What you should do
Output the text lines of the data below as a numbered list, leaving out the pictures and any blank lines.

Data shown
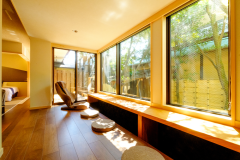 【온천 실내 욕조＋사우나】중정 쪽 트윈／비젠8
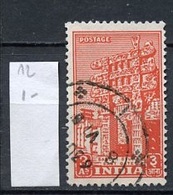 Inde - India - Indien 1949 Y&T N°12 - Michel N°196 (o) - 2a Nataraja - Used Stamps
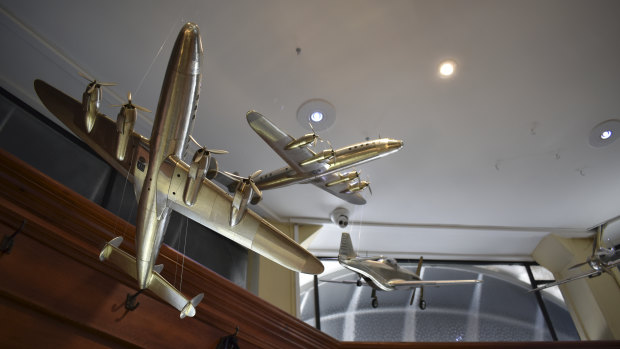 Some of the vintage aeroplanes. 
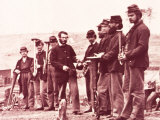 Federal Army Bandsmen Photographic Print by Mathew B. Brady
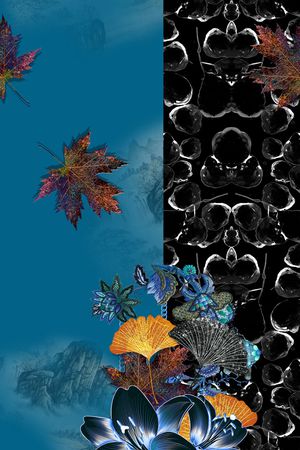 定位花印花华亿平台图片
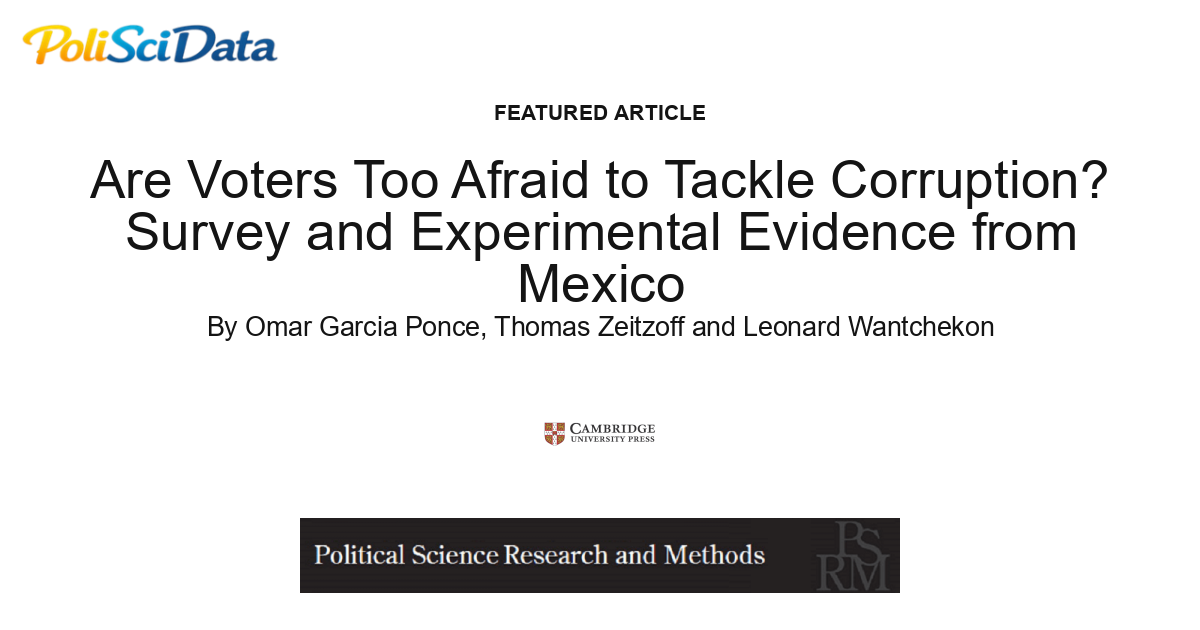 Article card for article: Are Voters Too Afraid to Tackle Corruption? Survey and Experimental Evidence from Mexico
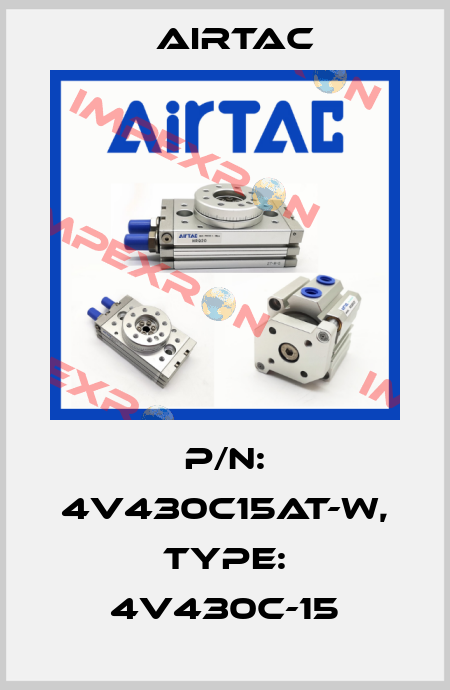 P/N: 4V430C15AT-W, Type: 4V430C-15 Airtac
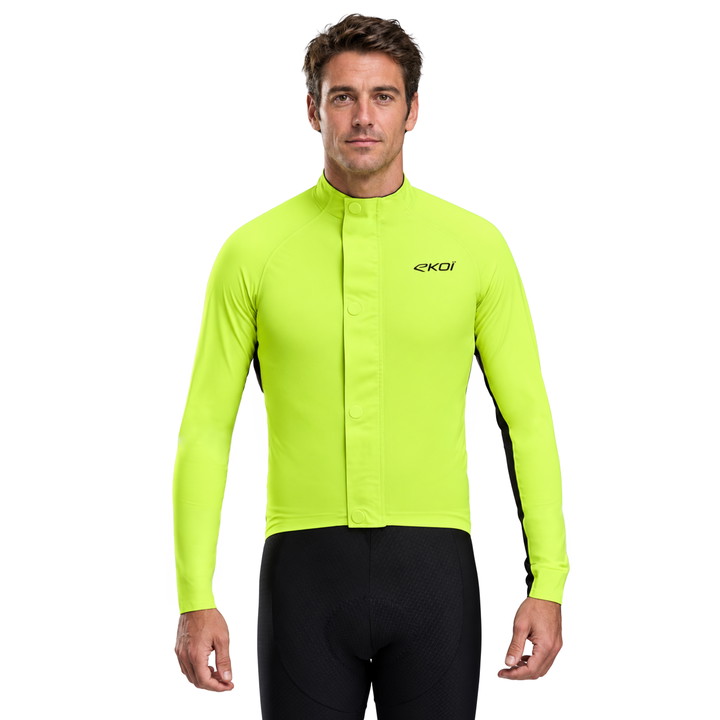 Veste de pluie EKOI Racing PRO WATERPROOF MAGNETIC Jaune fluo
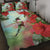 Hawaii Hummingbird Red Hibiscus Quilt Bed Set - AH - Polynesian Pride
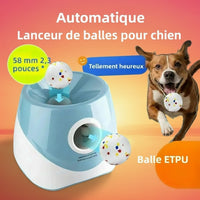 Lanceur de Balles Automatique pour Chien Énergique - Idéal Propriétaires Occupés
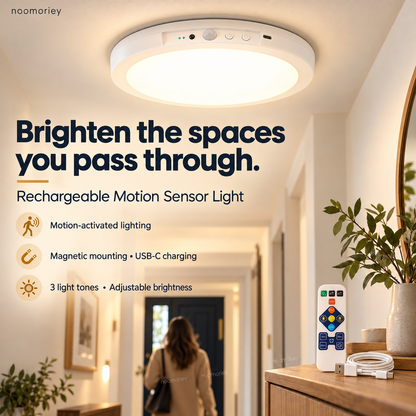 Rechargeable Motion Sensor Ceiling Lamp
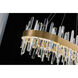 Canada LED 16 inch Gold LED Chandelier Ceiling Light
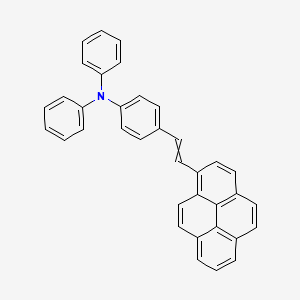 N,N-Diphenyl-4-[2-(pyren-1-YL)ethenyl]aniline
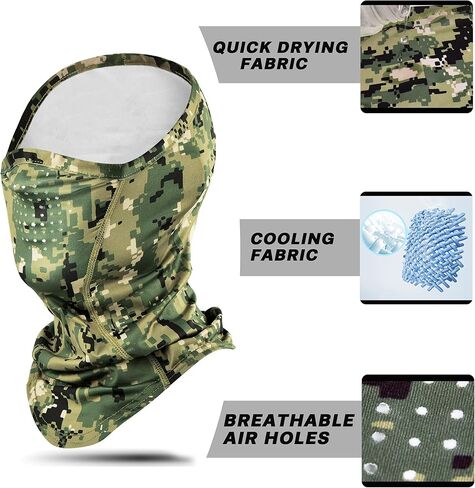 قناع بالاكلافا نصف مموه للحماية من الشمس بعامل حماية من أشعة الشمس 50+ للأنشطة الخارجية in Kuwait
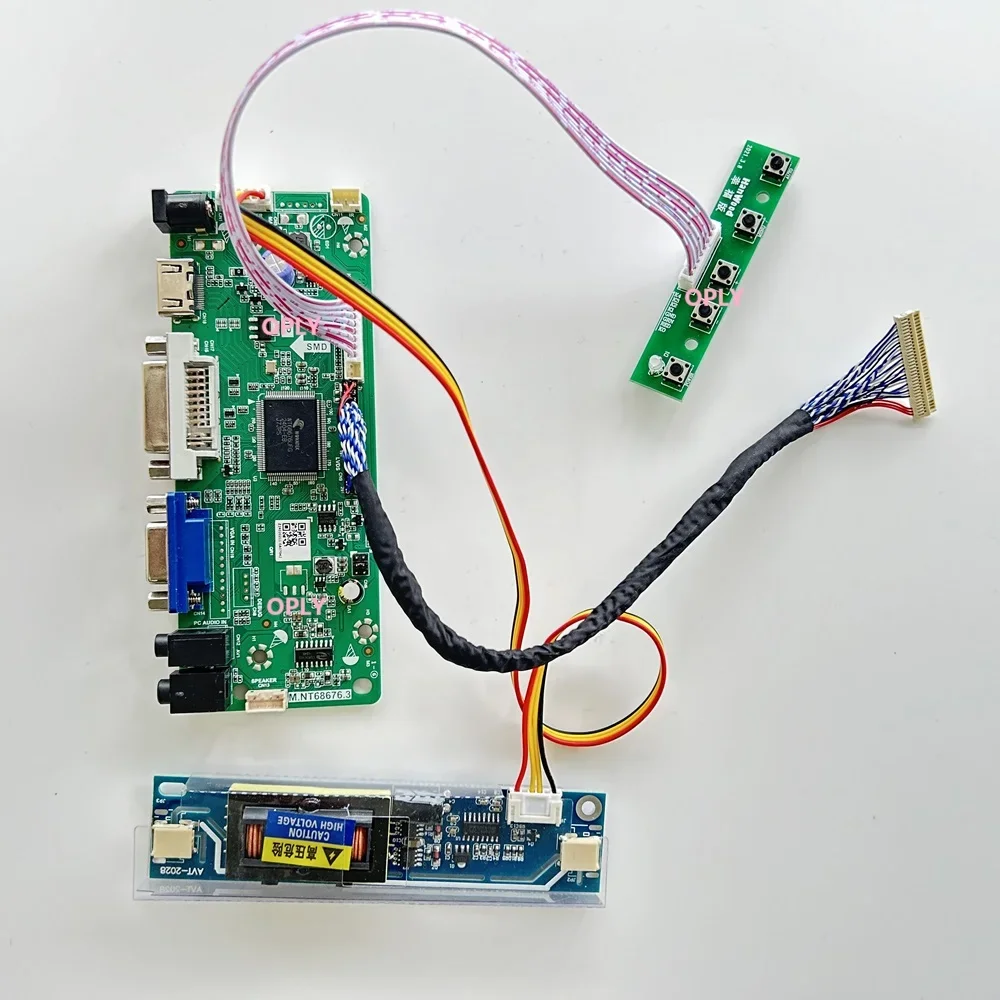 Controller board HDMI-compatible VGA DVI for LTM215HT01 1920X1080 21.5" LCD panel screen monitor DIY display
Controller board HDMI-compatible VGA DVI for LTM215HT01 1920X1080 21.5" LCD panel screen monitor DIY display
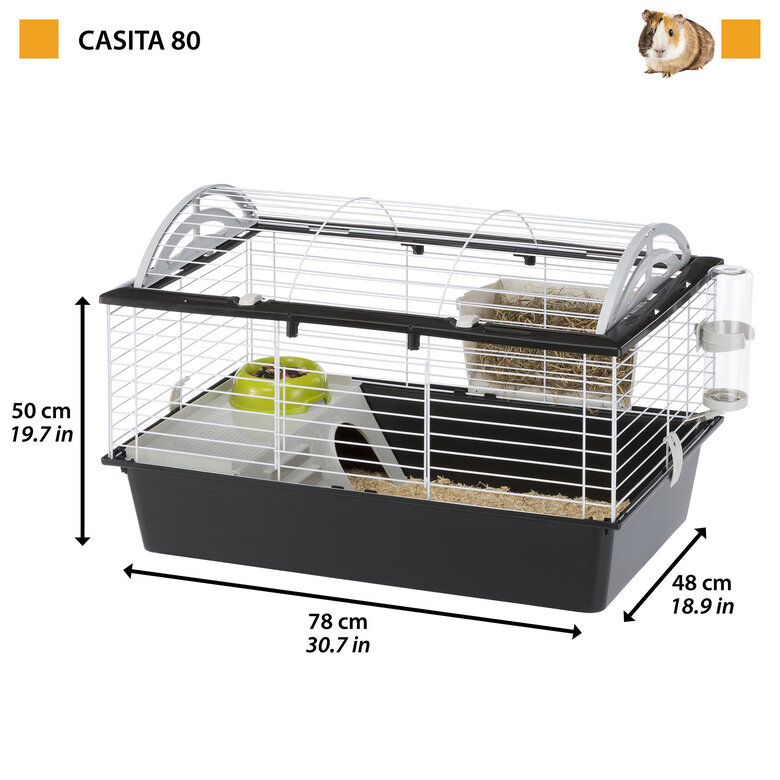 Ferplast - Cage Casita 80 pour Lapins Image numéro 4 Ferplast - Cage Casita 80 pour Lapins Image numéro 4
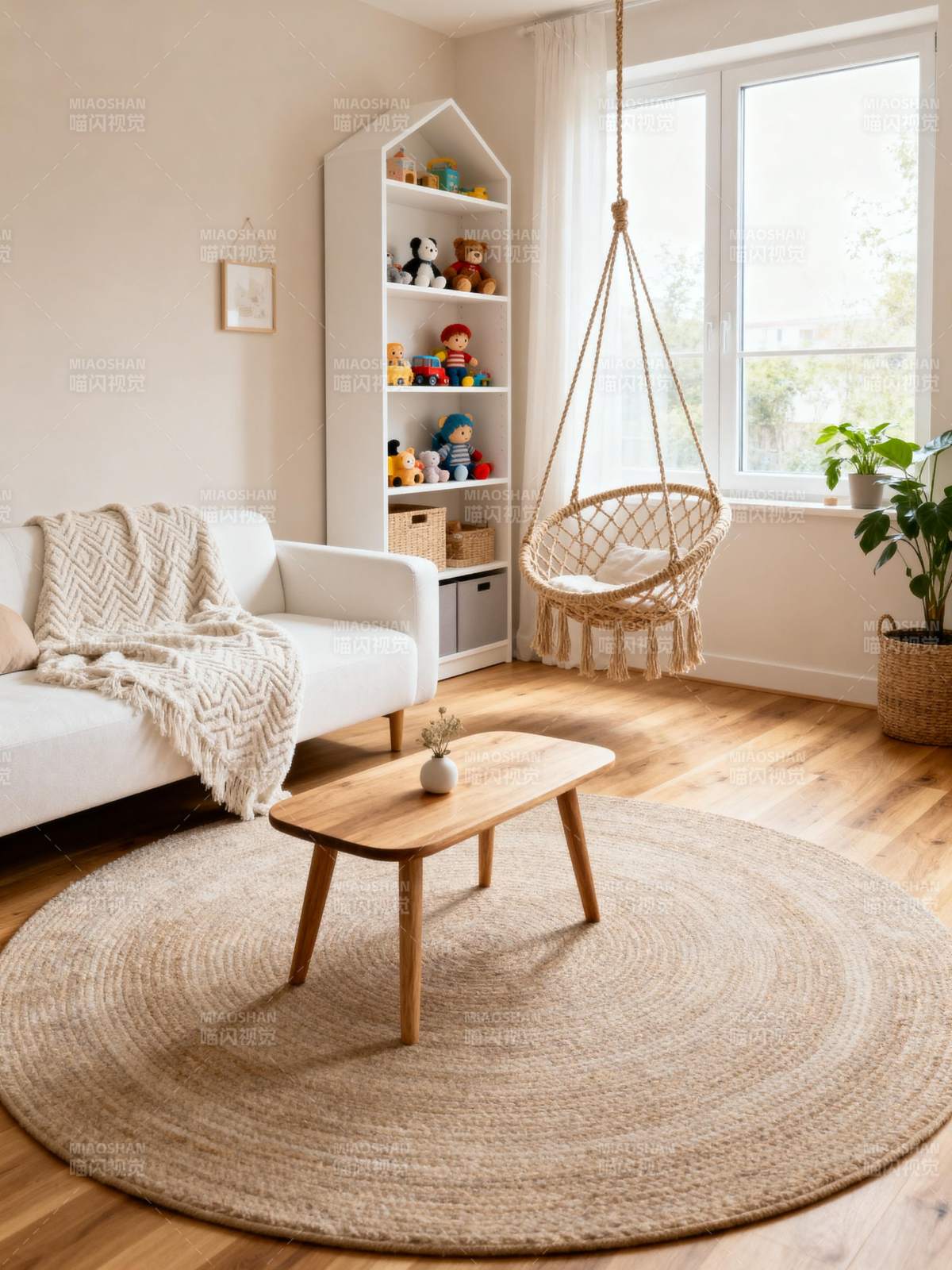 温馨北欧风客厅图片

Expected answer
1.  【온천 실내 욕조＋사우나】중정 쪽 트윈／비젠8
2.  Inde - India - Indien 1949 Y&T N°12 - Michel N°196 (o) - 2a Nataraja - Used Stamps
3.  Some of the vintage aeroplanes. 
4.  Federal Army Bandsmen Photographic Print by Mathew B. Brady
5.  定位花印花华亿平台图片
6.  Article card for article: Are Voters Too Afraid to Tackle Corruption? Survey and Experimental Evidence from Mexico
7.  P/N: 4V430C15AT-W, Type: 4V430C-15 Airtac
8.  Veste de pluie EKOI Racing PRO WATERPROOF MAGNETIC Jaune fluo
9.  Hawaii Hummingbird Red Hibiscus Quilt Bed Set - AH - Polynesian Pride
10.  Lanceur de Balles Automatique pour Chien Énergique - Idéal Propriétaires Occupés
11.  Rechargeable Motion Sensor Ceiling Lamp
12.  Canada LED 16 inch Gold LED Chandelier Ceiling Light
13.  N,N-Diphenyl-4-[2-(pyren-1-YL)ethenyl]aniline
14.  قناع بالاكلافا نصف مموه للحماية من الشمس بعامل حماية من أشعة الشمس 50+ للأنشطة الخارجية in Kuwait
15.  Controller board HDMI-compatible VGA DVI for LTM215HT01 1920X1080 21.5" LCD panel screen monitor DIY display
16. Controller board HDMI-compatible VGA DVI for LTM215HT01 1920X1080 21.5" LCD panel screen monitor DIY display
17.  Ferplast - Cage Casita 80 pour Lapins Image numéro 4 Ferplast - Cage Casita 80 pour Lapins Image numéro 4
18.  温馨北欧风客厅图片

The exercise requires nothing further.